Now at $109 and close to the all-time highs near $120, the CFO came out last week with some strong warnings for those investors chasing the stock higher. Is Disney really the stock to chase now?
At the Citi Conference, the CFO came out with strong warnings on programming costs and a reminder of the big reduction in film releases in 2017. The market seems disconnected from reality as the subscriber losses at EPSN pile up while programming costs soar and the film business won't bail Disney out this year.
The CFO was very clear that any EPS growth would only be modest this year. Analysts forecast over 12% EPS growth in FY18 that amounts to a nearly $1 EPS increase from the FY16 levels.
The biggest issue is Disney faces an additional $600 million in programming costs from the new NBA contract. As well, Outkick highlights how the media giant has signed additional sports rights deals that could lead to huge negative outcomes. Supposedly, ESPN could lose up to $75 million from the recent NFL playoff game alone.
Both of these deals add to the 8% increase in programming costs while previous research has already highlighted how ESPN subscribers are on a multi-year decline.
Movie Studios Won't Help
Disney was on a huge roll in 2016. Anybody half awake knows that the company had a record-breaking year that topped $7 billion in worldwide sales. The first studio to top that metric though only slightly above the $6.9 billion tally at Universal (NASDAQ:CMCSA) in 2015.

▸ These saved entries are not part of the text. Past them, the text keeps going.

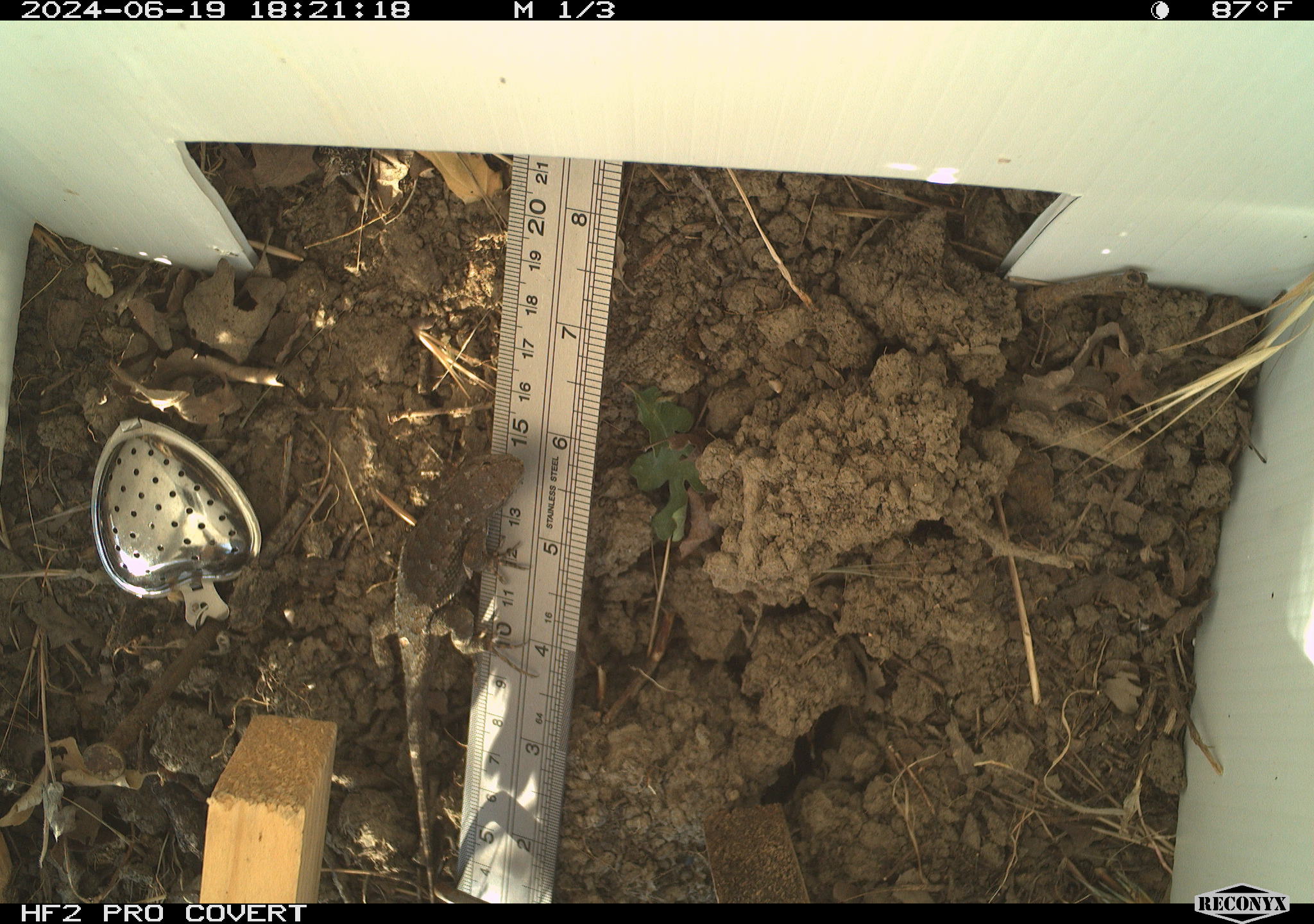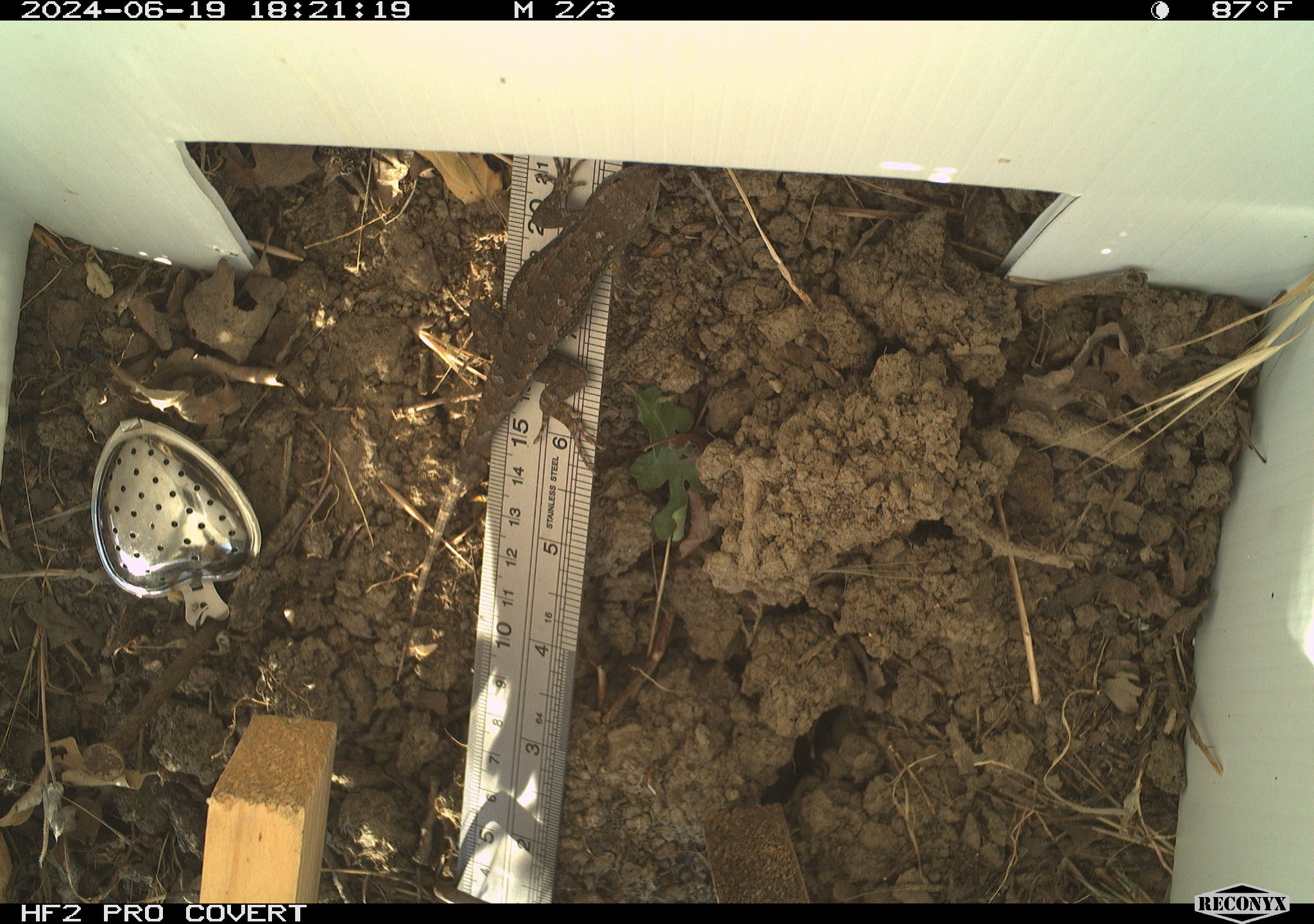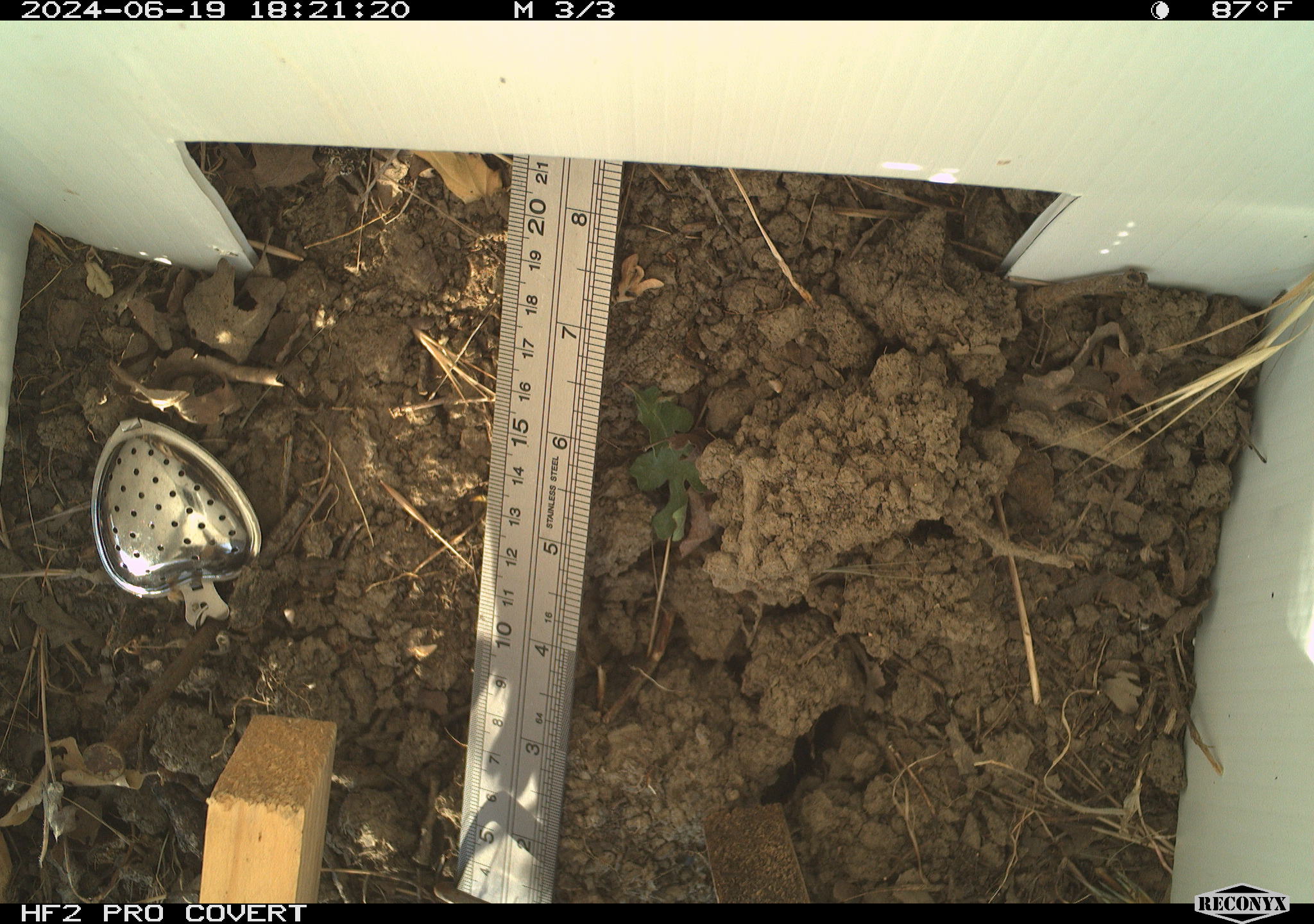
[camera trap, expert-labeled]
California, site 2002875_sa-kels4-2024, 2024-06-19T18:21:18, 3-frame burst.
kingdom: Animalia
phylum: Chordata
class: Reptilia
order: Squamata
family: Phrynosomatidae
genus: Sceloporus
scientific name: Sceloporus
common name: spiny lizards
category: sceloporus species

The company produced hit after hit last year. The only problem is that Disney only expects to release seven films in 2017 after 12 last year. Even the bounce-back projections in 2018 only forecast 11 film releases. In essence, shareholders are facing a multi-year period of reduced revenues and profits from the movie studio business after hitting record numbers.
Reviewing the FY16 results, one can quickly see how the Studio Entertainment segment saw a substantial gain in both revenues and income last year. This number won't be repeated in 2017, yet nearly all of the growth in operating income came from the studio division.

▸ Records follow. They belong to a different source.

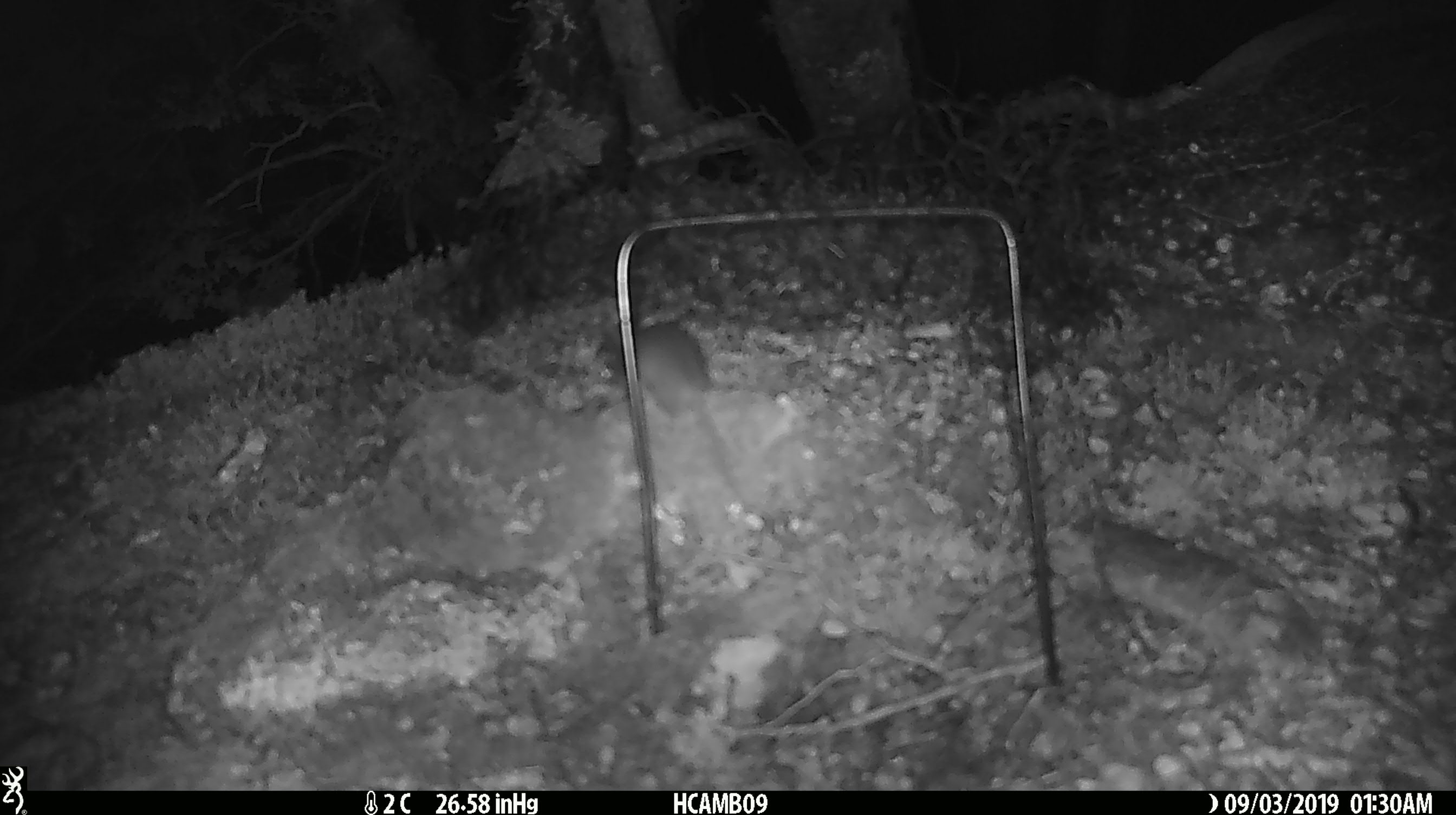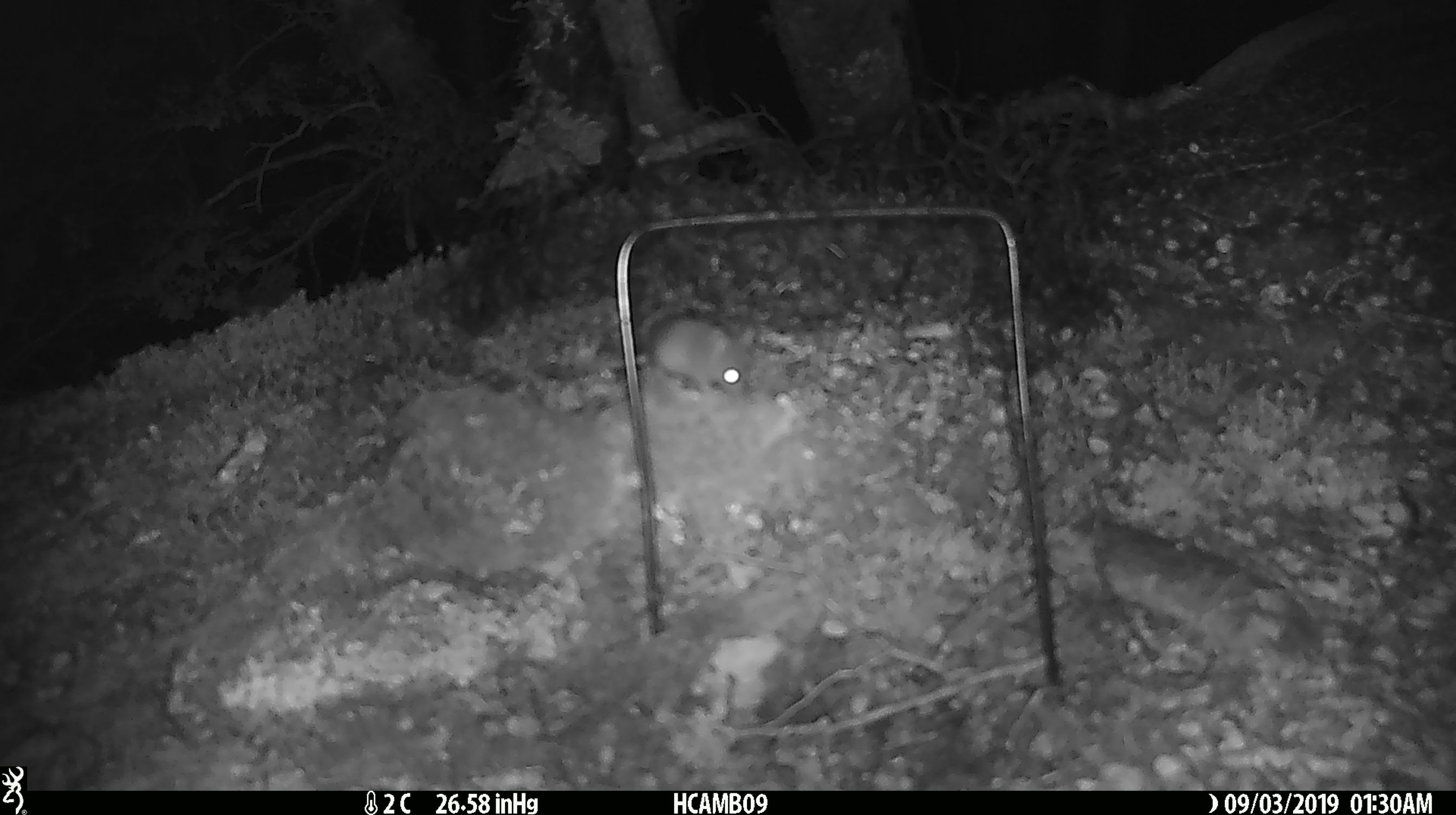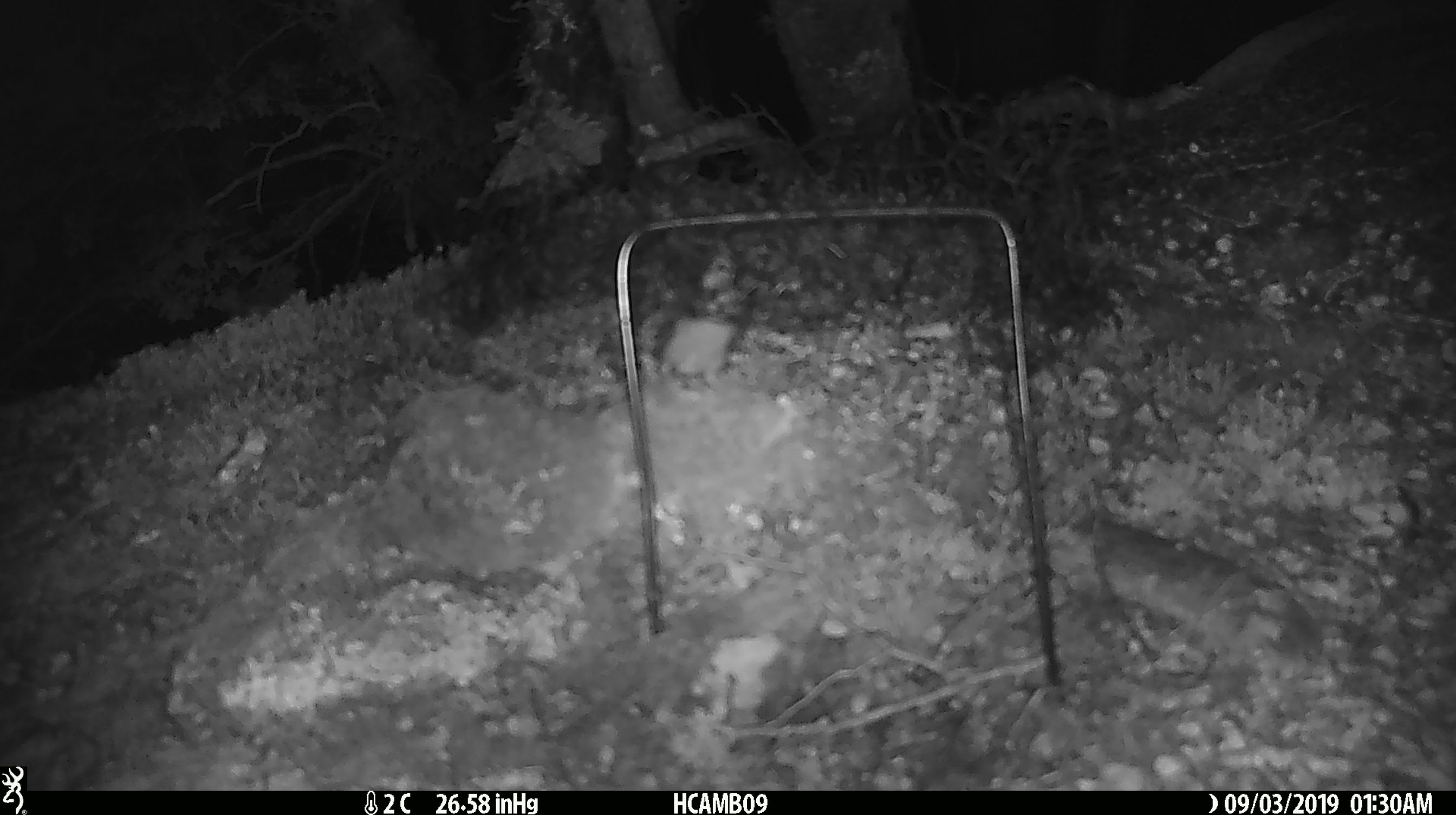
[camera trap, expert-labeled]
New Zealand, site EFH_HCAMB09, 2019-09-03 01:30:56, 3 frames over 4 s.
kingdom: Animalia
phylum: Chordata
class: Mammalia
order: Rodentia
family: Muridae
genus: Mus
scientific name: Mus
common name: mouse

Source: Disney FQ416 earnings release
Media Networks will face similar pressures that saw incomes drop 8% in FQ4. So if the Media Networks segment is only going to get worse in FY17 and the Studio Entertainment group will have a 42% reduction in film releases, one has to wonder how earnings will grow at all this year.
The key investor takeaway is that the numbers don't add up to Disney trading at new highs. Not only is the most profitable division in for a horrible year, but also the division that propped up results last year is in for a huge reduction this year.
The market is too bullish on Disney heading into a bad year. Investors have incorrectly assumed the concept that the weakness is already built into the numbers.